REV. JESSE JACKSON: What I wanted to say was that one of the fears about—in tributing Dr. King as one with a dove in one ear and a flower in the other is to miss the fact he was a man of courage and conscience and confrontation and then conciliation.
DR. VINCENT HARDING: Yes, yes, yes.
REV. JESSE JACKSON: He won the battle of Montgomery—confrontation—the battle of Birmingham, the battle of Selma, the battle of Chicago, the battle to end the war in Vietnam. He must be seen as a fighter who chose tough negotiations and confrontation, and then reconciliation. And that was the point that made him distinctly different, that he took the risk of fighting the battle to bring about the victory for reconciliation.
JUAN GONZALEZ: Reverend Jackson, I’d also like to ask you, because you mentioned all of the money being spent on the current wars. The United States is involved probably in more wars right now in different parts of—or military adventures in different parts of the world than in any time in its history. You’ve—Libya has been in the news a lot. You once met with Gaddafi. You’re familiar with the situation in Libya. What is your sense of the United States’s involvement in efforts at regime change in Libya?
REV. JESSE JACKSON: Twofold, it seems. Number one, the idea of a humanitarian mission there was well founded and probably could have been negotiated to a conclusion, because, after all, the forces—the rebels in Libya did not come to Gaddafi as the peaceful demonstrators did in Egypt. They came firing. He was firing. So it was a kind of civil war, which we maybe could have negotiated to some conclusion. And we chose to go from humanitarian relief to a full-scale war, and now we’ve paid over a billion dollars for that war, and we’ll pay billions more to reconstruct what we’ve torn up. And while the chaos abounds and destabilization abounds, now, of course, the same contractors who are rebuilding and getting the oil out of Iraq will be going next to Libya, which makes it kind of cynical. I hope that, early on, that this madness can be stopped and that we can, A, find a coherent foreign policy. And I find that right now, from Egypt to Libya to Yemen to Syria to Libya, our foreign policy is not very coherent.
AMY GOODMAN: I wanted to end with Vincent Harding. I’m looking at a piece by—from the Black Agenda Report by Jared Ball, who said, referring to corporate sponsors, "Of course, there are others like JP Morgan, Murdoch’s Direct TV, Exxon, Target [and] Wal Mart—other bastions of workers’ rights and liberty. All have come together to ensure that King be forever separated from [himself, from] his anti-capitalist, anti-imperialist and anti-patient work for a genuine revolution." Can you comment on that, Vince Harding?

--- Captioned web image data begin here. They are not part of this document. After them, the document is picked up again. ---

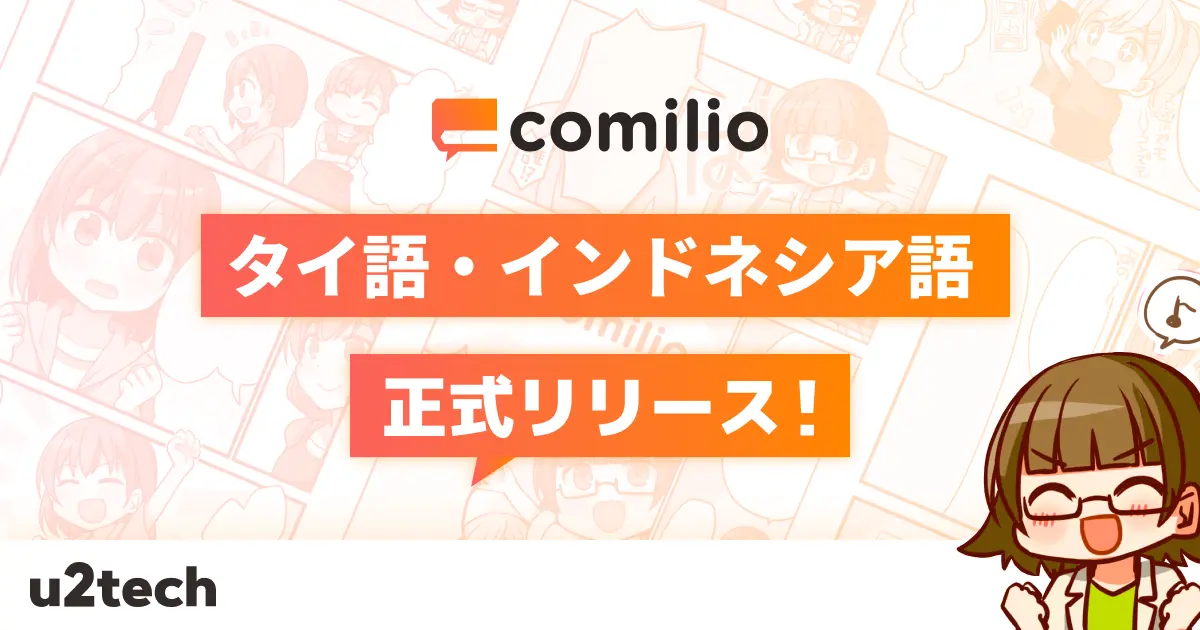 漫画投稿プラットフォーム「comilio」、タイ語・インドネシア語に対応　翻訳無料枠は500ページに拡大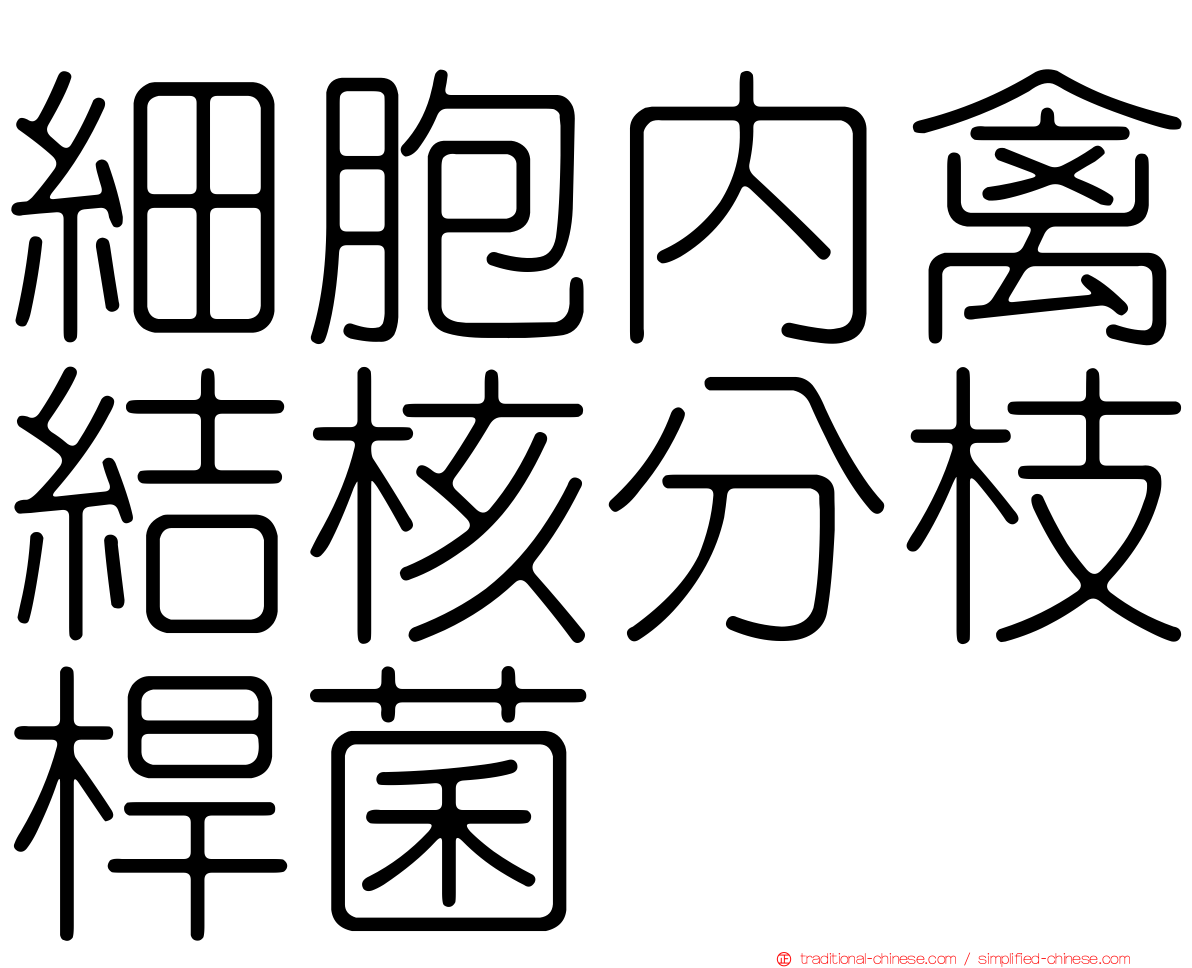 細胞內禽結核分枝桿菌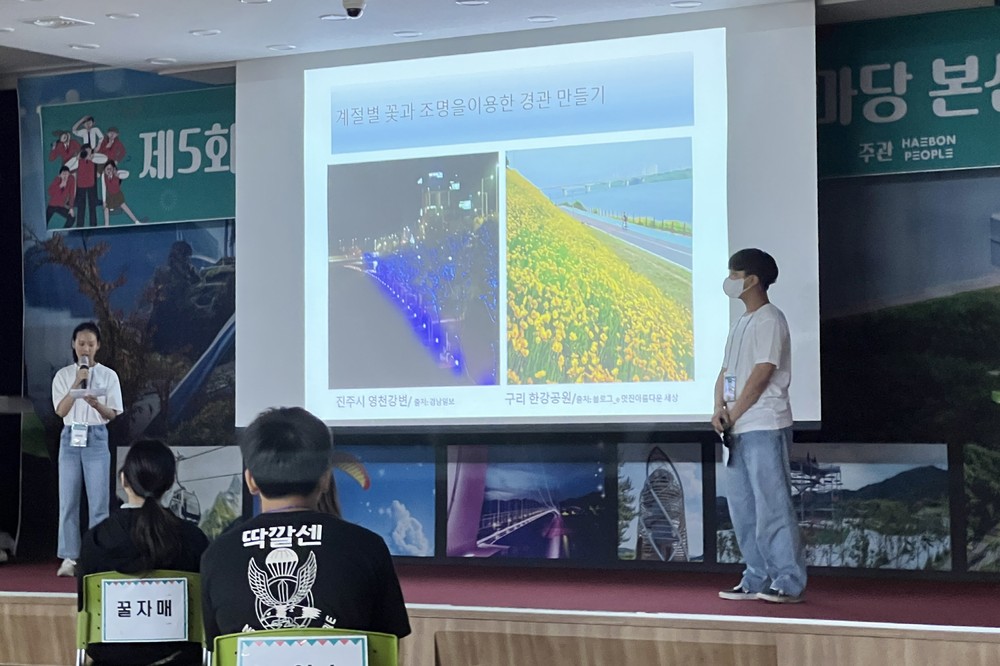 영주시, 제8회 아동‧청소년 정책한마당 참가자 모집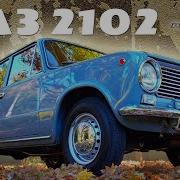 Vaz 21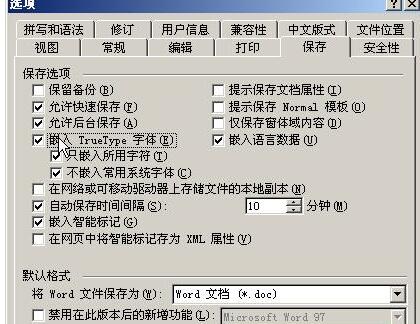 word2003嵌入TrueType字体保证字体不变的方法教程截图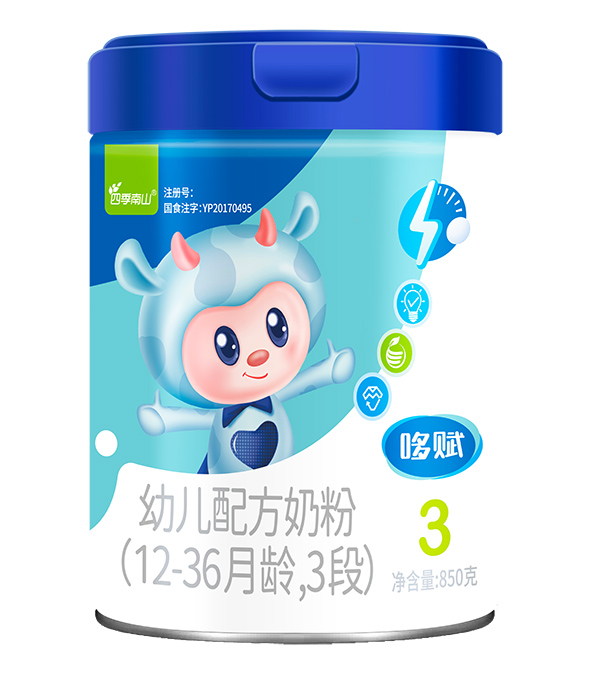  ļɽx׃䷽̷(12-36g3)850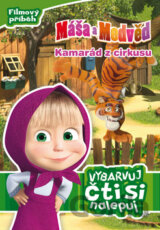 Máša a medvěd: Kamarád z cirkusu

DR. VINCENT HARDING: Oh, I would like to comment on it, my dear, especially to remind us that this country, this democracy that we’re trying to create, was sponsored by slaveholders, slave owners and slave traders. But that does not mean that that was the end of the story. As our great African-American teacher, who was one of our major Supreme Court justices, reminded us, that though the country began in that way, we could go on to create something new. I’m not worried right now about who paid for the memorial. What I want to do, and what I want to know, is how the memorial and the spirit of King can be remade, can be taken over into our hands and carried on to the point where we can get past the concerns that King had for racism, for materialism, for militarism. Those were his three major concerns as his life ended. If we can take that on at this point in history, then whoever paid for the monument does not matter. We are the ones who will have to create the meaning of King for the future of this country.

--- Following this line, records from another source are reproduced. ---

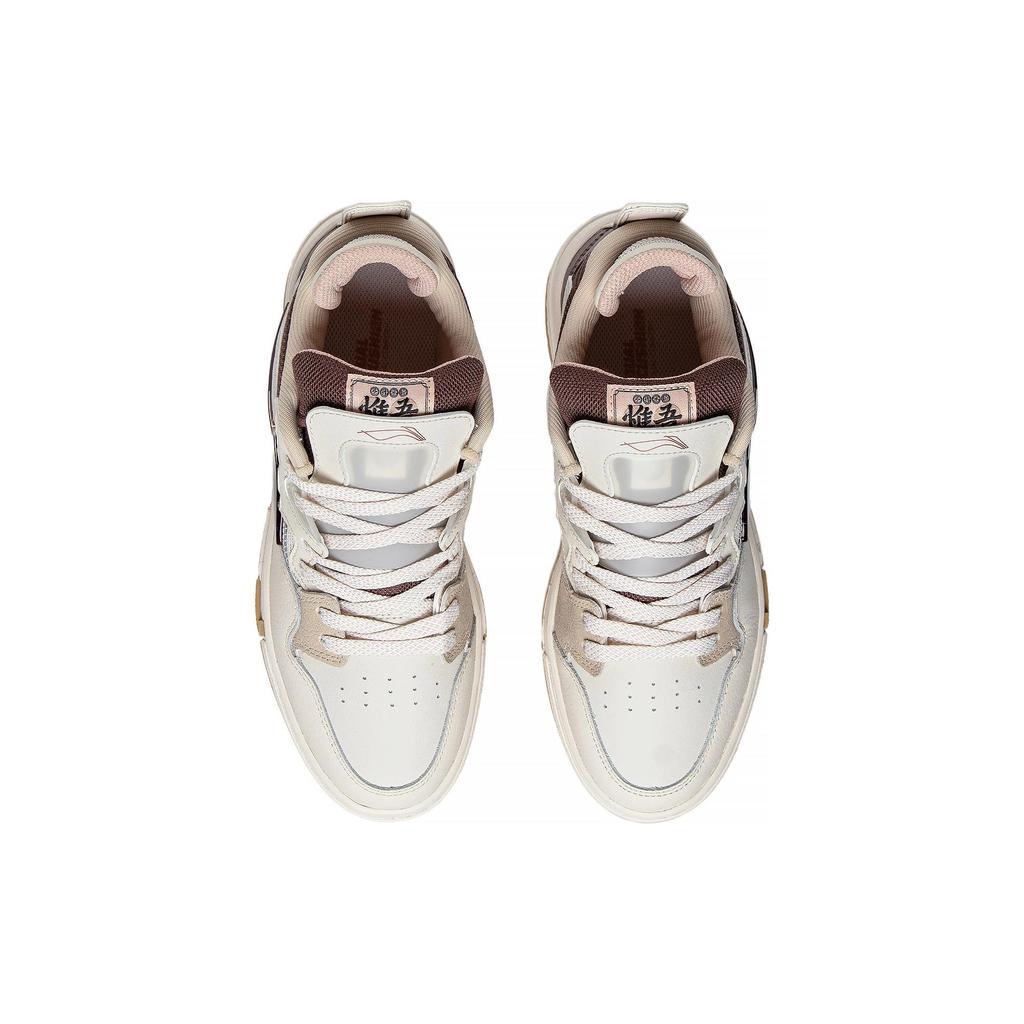 New LiNing Wei Wu PRO Anti Slip Wear Resistant Low Top Skateboard Shoes Women's White Gray Umber AECT010-2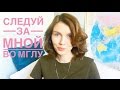 Ответы На Вопросы об МГЛУ | Почему Мне Не Нравится?! Ответы На Вопросы об МГЛУ | Почему Мне Не Нравится?!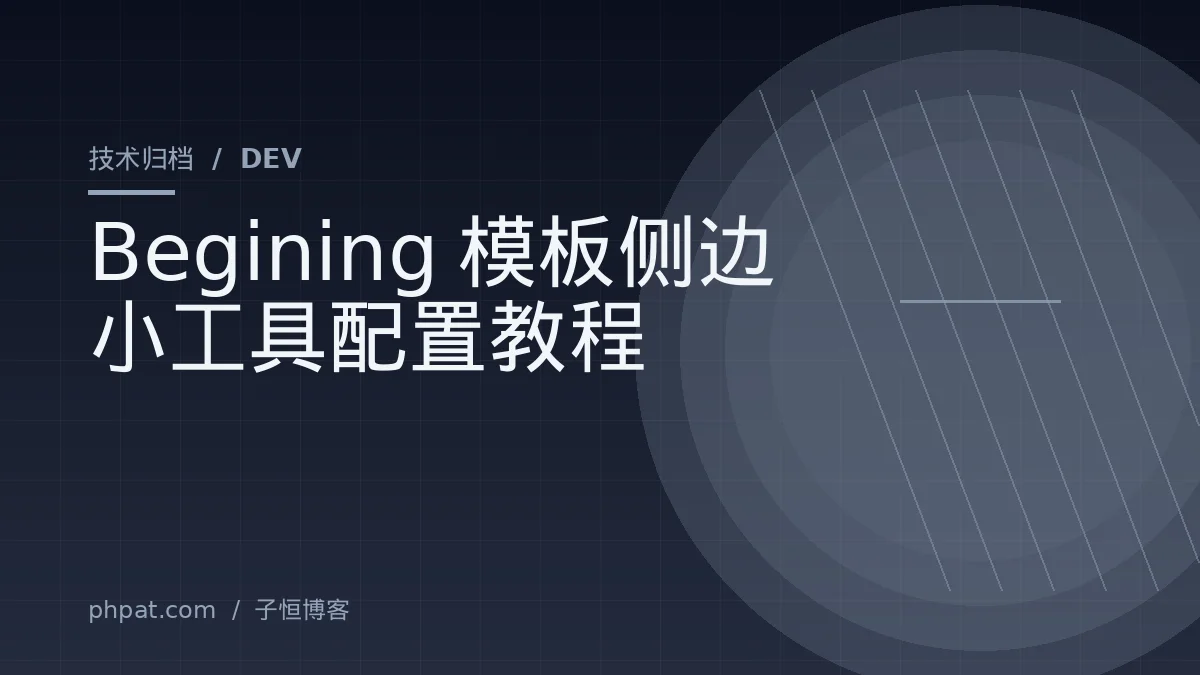 Begining模板侧边小工具配置教程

AMY GOODMAN: We want to thank you both for being with us. Vincent Harding, chair of Veterans of Hope project, longtime friend of Dr. Martin Luther King, author of a few books, including Martin Luther King: The Inconvenient Hero. And Reverend Jesse Jackson, joining us from Washington, D.C. The unveiling, the formal unveiling of the statue will be postponed because of Hurricane Irene, expected to slam into Washington on Sunday. The dedication will be postponed, that President Obama was going to be at. But the March for Jobs and Justice is going to happen on Saturday, that will end at the King Memorial.